For a moment, Andrea Brändli looked like trouble for the Canadians. She passed her first test of the Switzerland-Canada Olympic semifinal on Monday morning with a lightning-fast left pad save that said, I am so dialed in right now. Six minutes later, the athletic 24-year-old Swiss netminder, a star at Ohio State, still hadn't given up a goal. If you've watched much of this Team Canada in the last year, you'll recognize that as an unusually long time to keep them off the board. A suspiciously long time, even. Well, soon, the other skate dropped: Five Canadian goals scored in a little over three minutes. The Canadian women chased Brändli from the net and never looked back. Call it just another day at the office for a team that is staggeringly good, fast, and in-sync, even by Canada's high Olympic standards. The team's general manager, Gina Kingsbury, has called this iteration the best she has ever seen. "This is a group that’s completely united from top to bottom," she said. "Four years ago, I don’t think our confidence was at this level."
Canada and the U.S. will meet in the gold medal game late on Wednesday night in North America. Should Canada win—and they're the favorites—it'll be a deserved win, a testament to the real, noticeable work the program has put in to improve after some disappointments in international tournaments and subsequent leadership changes. (Canada won silver in Pyeongchang in 2018 and a bronze at the world championships in 2019; Kingsbury took over as GM in the summer of 2018 and named Troy Ryan head coach in 2020.)
The Canada we're seeing now plays an unafraid style defined by transition speed and aggression, including on the penalty kill, where they always look to generate shorthanded chances. Speed always carries risk, and the Americans showed in their group-stage game that they'll try to exploit any mistakes Canada might make in the defensive zone. But unlike with the U.S., you never get the impression this Canadian team is frustrated or tense. Their offensive zone movement has this fluid, positionless quality to it, and the players don't seem bound to a rigid system. "In the past, I think we were a little bit fearful of making mistakes," veteran defender Jocelyn Larocque said. "And honestly, this environment that Troy Ryan, our coaches, Gina Kingsbury have set out, it’s an environment where people can be creative, within structure, but people aren’t scared to make mistakes."
Canada's fourth goal against Switzerland (at the 1:05-mark here) was a perfect example of the team's movement and creativity: Winger Brianne Jenner passed from the point to linemate Sarah Nurse on the half wall, while Renata Fast, who plays defense, made her way to the net to deflect in Nurse's eventual shot. It's fun and fascinating hockey to watch, and the strategy has paid off. Canada's 54 goals in this tournament are an Olympic record, already beating their 48 goals scored in Vancouver. (The Americans have scored 28 through six games in Beijing.)

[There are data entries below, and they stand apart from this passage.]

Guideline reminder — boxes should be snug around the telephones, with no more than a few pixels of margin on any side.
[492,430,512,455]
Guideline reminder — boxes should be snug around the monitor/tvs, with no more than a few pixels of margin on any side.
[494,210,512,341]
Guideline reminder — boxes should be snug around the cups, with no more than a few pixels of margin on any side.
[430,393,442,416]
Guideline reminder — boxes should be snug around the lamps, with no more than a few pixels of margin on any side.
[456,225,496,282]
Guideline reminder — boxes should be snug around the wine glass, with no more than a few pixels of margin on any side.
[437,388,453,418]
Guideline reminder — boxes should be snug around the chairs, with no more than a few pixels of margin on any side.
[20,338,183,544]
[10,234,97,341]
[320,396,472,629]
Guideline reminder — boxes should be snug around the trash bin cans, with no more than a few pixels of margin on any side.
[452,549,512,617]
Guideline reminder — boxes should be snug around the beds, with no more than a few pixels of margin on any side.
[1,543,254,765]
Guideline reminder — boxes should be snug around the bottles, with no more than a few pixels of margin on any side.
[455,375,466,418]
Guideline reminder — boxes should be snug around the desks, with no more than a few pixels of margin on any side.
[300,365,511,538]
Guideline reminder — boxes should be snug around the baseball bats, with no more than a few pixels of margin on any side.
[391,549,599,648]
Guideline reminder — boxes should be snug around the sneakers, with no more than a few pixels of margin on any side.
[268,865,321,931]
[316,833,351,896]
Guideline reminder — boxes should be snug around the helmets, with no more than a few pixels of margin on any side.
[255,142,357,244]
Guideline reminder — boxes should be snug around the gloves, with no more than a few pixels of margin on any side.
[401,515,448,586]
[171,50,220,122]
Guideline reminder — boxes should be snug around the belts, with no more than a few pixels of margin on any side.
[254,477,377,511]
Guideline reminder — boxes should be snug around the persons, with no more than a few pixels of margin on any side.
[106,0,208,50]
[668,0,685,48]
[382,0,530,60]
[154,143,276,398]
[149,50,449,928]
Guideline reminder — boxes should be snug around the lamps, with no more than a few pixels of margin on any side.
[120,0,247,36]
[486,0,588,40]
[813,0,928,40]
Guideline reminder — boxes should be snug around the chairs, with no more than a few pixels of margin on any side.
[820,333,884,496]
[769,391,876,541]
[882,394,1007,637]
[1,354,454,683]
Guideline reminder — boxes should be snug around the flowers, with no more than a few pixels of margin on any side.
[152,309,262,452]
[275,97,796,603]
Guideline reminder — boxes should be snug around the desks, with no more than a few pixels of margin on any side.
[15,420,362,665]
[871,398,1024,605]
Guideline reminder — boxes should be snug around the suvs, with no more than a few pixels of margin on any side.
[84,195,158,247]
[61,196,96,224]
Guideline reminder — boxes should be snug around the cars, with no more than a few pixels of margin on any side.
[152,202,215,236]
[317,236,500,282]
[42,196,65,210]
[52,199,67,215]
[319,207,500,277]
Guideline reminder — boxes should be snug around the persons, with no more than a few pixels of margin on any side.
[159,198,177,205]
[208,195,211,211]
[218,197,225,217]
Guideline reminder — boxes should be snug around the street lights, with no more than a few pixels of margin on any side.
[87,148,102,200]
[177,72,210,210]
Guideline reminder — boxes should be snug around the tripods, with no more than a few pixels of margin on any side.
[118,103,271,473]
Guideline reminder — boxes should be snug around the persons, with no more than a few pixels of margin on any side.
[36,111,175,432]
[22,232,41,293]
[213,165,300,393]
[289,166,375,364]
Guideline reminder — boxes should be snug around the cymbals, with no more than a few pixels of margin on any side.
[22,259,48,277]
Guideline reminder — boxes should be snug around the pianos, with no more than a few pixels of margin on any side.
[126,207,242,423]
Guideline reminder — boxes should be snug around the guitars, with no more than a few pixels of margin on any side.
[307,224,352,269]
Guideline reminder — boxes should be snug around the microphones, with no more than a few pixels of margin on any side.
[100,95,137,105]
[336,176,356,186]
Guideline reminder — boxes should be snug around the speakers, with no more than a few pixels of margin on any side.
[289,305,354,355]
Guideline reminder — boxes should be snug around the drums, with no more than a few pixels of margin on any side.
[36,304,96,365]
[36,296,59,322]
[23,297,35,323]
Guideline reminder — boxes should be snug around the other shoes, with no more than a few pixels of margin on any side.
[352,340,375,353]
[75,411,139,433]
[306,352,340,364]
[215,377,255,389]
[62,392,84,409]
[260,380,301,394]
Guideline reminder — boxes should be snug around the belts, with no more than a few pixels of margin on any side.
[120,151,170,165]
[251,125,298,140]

Canada's scoring comes from everywhere, too. The usual suspects, of course: Marie-Philip Poulin, Brianne Jenner, Natalie Spooner. But Ryan is rolling four lines and trusting in the roster's rookies. Superstar Sarah Fillier, just 21 years old, recorded a hat trick in Canada's quarterfinal game against Sweden. Her former Princeton teammate, 24-year-old defender Claire Thompson, opened the scoring against Switzerland and already holds the record for most points scored by a defender in an Olympic tournament, with 12. The youth movement hasn't quite arrived on the U.S. side, even though the talent is there. Head coach Joel Johnson's strategy on defense has been to keep two rookie blueliners on the bench and hope the five veterans actually allowed to play don't get too tired. In the Americans' semifinal game against Finland Monday, Lee Stecklein and Megan Keller each both logged about 27 minutes. A few of the younger American forwards, who often seem like the most engaged players on the ice and best at generating chances, also had their minutes cut in the semifinal.
Vibes don't win hockey games, sure. But gold or silver, Canada's run at these Olympics has shown why it's wrong to characterize women's hockey as stagnant at the international level. The powerhouse isn't resting on its laurels. It's been driven to become sharper, faster and scarier than it was four years ago. And that's of real service to the sport. This Team Canada asks the Americans, every other team at the tournament, and every federation, to up their game.